What you have to do> Restate the data below word for word, and let no image into your version.
Working data section start
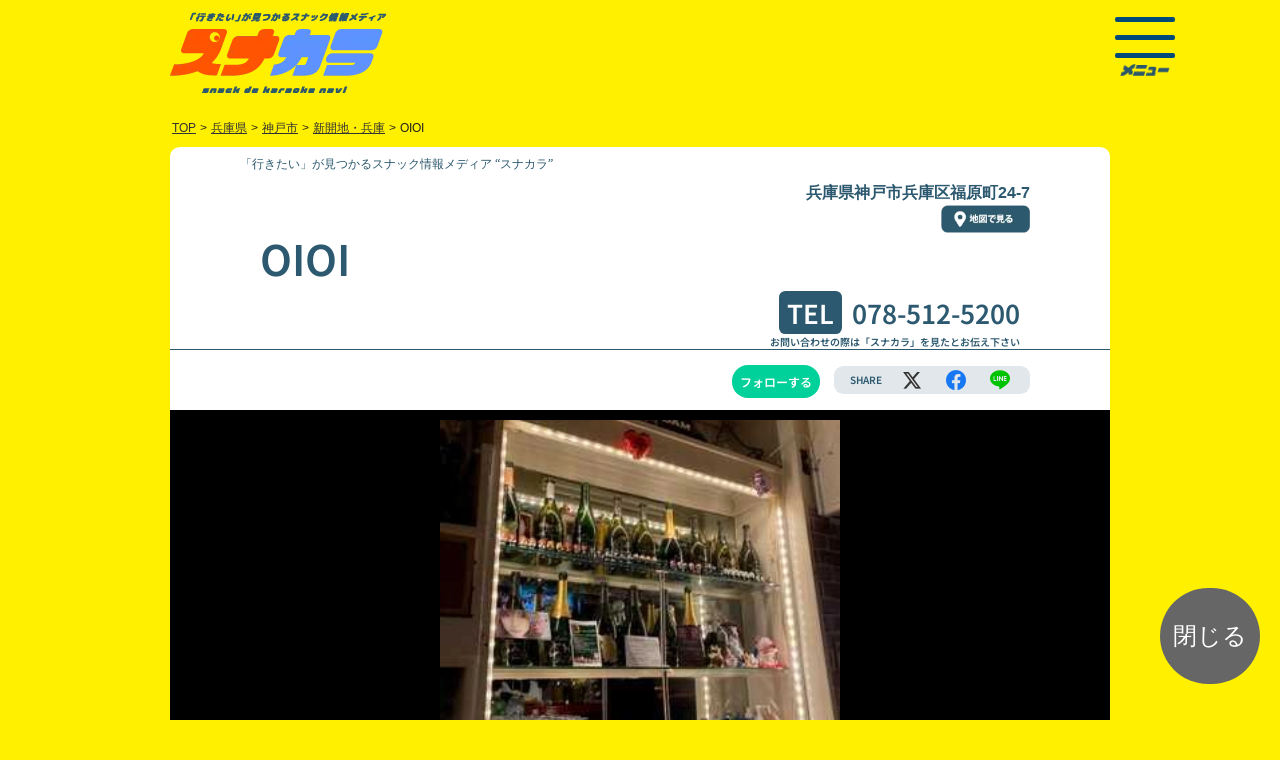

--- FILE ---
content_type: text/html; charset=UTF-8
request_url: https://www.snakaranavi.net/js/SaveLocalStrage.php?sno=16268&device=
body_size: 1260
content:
Working data section end
Reply to the exercise>
--- FILE ---
content_type: text/html; charset=UTF-8
request_url: https://www.snakaranavi.net/js/SaveLocalStrage.php?sno=16268&device=
body_size: 1260
content:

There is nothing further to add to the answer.